The following is an Accepted Manuscript version of an article in A Cuban Cinema Companion (edited by Salvador Jimenez Murguía, Sean O’Reilly, and Amanda McMenamin), published by Rowman & Littlefield in January 2020.

NOW! (1965)
Director: Santiago Álvarez
6 minutes; black and white

Now! is one of Santiago Álvarez’s earliest and best-known films. It is regarded today as a seminal work made in the agitprop montage tradition, which blurs the distinction between documentary, newsreel and experimental film, as well as a prototype of the music video format. The six-minute short film combines still and moving images of racial oppression and civil rights protests in the United States with singer, actress, and activist Lena Horne’s “Now!”—an antiracist protest song set to the tune of the Jewish folksong “Hava Nagila” (Horne’s song had been banned in the United States due to its radical political content, and her record label later attempted to sue Álvarez for the unauthorized use of the song in his film; the case was dropped after Horne granted the filmmaker permission to use it). Now! is a culmination of the racism and classism Álvarez experienced while living in the United States—he moved there in the 1930s searching for work, before returning to Cuba in the mid-1940s—and the resources made available to him at Instituto Cubano del Arte e Industrias Cinematográficos (ICAIC), the institution where he headed the newsreel section from 1959.

After a brief prologue of newsreel footage depicting police and soldiers clashing with protestors, the opening credits of the film are superimposed over a photograph of Martin Luther King Jr. and other civil rights leaders in discussion with Lyndon B. Johnson. This image of polite and respectful dialogue will eventually be framed as one of inaction and futility; the final archival image in the film is that of a young black woman shouting and raising her fist victoriously during a street protest. In between these photographs, Álvarez inserts harrowing images that connect the then-ongoing civil rights protests of the 1960s as a continuum in the struggle against racial oppression in the United States throughout its history: images of lynchings, Ku Klux Klan cross burnings, racial segregation, police brutality, and a neo-Nazi rally are all featured. The final sequence hints at the possibility of liberation through political action: an image of a black man whose hands have been tied by a lynch mob cuts to images of protestors who have chained their hands together in solidarity, and the film ends with a series of defiant black Americans, young and old, their clenched fists emphasized.

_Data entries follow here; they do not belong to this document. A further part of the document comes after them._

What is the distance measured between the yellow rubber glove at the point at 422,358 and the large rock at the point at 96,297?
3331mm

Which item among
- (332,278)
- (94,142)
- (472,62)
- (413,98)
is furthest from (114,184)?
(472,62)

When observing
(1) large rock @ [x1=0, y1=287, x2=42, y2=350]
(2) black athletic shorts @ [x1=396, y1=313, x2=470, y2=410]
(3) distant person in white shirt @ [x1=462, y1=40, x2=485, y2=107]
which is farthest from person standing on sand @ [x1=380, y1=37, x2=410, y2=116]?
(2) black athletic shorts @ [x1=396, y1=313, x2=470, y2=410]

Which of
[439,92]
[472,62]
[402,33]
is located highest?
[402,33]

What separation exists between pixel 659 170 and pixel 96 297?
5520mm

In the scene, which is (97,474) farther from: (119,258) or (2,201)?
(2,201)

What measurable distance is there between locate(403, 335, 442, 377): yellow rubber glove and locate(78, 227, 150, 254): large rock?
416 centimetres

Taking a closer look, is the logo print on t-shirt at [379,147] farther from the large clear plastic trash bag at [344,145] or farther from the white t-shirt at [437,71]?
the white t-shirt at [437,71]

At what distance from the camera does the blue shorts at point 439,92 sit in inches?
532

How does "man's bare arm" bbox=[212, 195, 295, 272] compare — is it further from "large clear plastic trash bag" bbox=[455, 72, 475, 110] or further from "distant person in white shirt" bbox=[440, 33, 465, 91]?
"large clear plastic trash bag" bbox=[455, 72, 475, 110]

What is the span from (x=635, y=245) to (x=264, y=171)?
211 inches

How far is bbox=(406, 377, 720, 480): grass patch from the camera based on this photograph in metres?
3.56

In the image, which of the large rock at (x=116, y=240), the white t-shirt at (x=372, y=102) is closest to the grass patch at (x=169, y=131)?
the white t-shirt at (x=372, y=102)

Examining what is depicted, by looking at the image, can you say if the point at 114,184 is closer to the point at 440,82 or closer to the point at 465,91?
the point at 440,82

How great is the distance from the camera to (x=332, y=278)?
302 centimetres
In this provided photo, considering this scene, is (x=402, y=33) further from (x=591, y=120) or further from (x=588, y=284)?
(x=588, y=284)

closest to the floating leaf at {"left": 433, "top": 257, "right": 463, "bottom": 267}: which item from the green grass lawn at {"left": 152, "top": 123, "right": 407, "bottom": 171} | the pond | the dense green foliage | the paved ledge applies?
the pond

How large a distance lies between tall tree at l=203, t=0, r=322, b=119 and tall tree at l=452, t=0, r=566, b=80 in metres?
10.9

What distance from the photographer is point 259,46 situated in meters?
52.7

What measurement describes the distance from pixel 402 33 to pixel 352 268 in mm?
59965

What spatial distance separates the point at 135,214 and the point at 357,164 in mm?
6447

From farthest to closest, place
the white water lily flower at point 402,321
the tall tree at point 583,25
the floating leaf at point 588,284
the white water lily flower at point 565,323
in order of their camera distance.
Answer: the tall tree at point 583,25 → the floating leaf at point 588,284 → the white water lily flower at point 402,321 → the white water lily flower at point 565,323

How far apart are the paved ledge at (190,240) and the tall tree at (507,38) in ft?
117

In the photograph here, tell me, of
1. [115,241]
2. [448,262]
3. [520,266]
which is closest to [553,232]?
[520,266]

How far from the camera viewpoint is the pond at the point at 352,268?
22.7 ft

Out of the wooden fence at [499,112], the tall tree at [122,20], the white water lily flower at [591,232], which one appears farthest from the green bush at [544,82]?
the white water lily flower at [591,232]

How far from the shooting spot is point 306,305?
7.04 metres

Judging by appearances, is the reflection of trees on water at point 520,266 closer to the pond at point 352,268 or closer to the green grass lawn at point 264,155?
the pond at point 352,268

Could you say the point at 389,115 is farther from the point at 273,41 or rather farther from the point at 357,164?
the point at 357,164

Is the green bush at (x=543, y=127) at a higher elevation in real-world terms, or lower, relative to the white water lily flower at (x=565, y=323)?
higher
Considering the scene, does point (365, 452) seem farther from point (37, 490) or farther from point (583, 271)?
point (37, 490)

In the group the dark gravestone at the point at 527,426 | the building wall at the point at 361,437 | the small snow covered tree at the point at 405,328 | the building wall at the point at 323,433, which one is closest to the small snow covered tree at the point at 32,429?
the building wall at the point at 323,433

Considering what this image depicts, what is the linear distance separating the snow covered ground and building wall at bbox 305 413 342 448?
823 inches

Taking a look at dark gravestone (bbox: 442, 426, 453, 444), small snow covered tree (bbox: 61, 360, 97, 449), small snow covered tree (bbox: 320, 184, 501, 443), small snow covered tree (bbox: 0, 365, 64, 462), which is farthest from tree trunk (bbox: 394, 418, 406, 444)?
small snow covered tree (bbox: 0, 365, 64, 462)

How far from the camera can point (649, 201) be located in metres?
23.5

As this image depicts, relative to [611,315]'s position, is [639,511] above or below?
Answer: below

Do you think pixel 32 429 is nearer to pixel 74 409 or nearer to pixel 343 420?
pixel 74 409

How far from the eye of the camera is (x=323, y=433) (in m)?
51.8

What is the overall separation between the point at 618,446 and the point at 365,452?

Horne’s song does not merely provide a musical accompaniment to these appropriated images. Álvarez applies a huge array of editing and postproduction techniques (dissolves, superimpositions, rapid cuts, split screens, crosscutting, various zooms, and camera movements achieved with a rostrum camera), coordinating the images meticulously with the rhythms of the song and amplifying both the emotional impact of the images and the political content of Horne’s lyrics. “Now!” is repeated numerous times in the lyrics and becomes an urgent imperative of both the song and the film. It is an explicit call for radical action— the final image of the film is of machine-gun bullets marking out the title of the film/song over a blank white canvas—but also represents a measured lesson in how images of the past, including those created by the oppressors, can be used and reused to spur action and address the social and political present. As such, and despite the scarcity of resources at Álvarez’s disposal, Now! would become a powerful inspiration and artistic template for countless other politically committed filmmakers working within limited means.


Bibliography

Rist, Peter. “Agit-prop Cuban Style: Master Montagist Santiago Álvarez.” Offscreen 11, no. 3 (Mar. 2007). http://offscreen.com/view/agit_prop_cuban_style.

Wilson, Kristi M. “Ecce Homo Novus: Snapshots, the ‘New Man,’ and Iconic Montage in the Work of Santiago Alvarez.” Social Identities: Journal for the Study of Race, Nation and Culture 19, nos. 3–4 (August 13 2013): 410–22.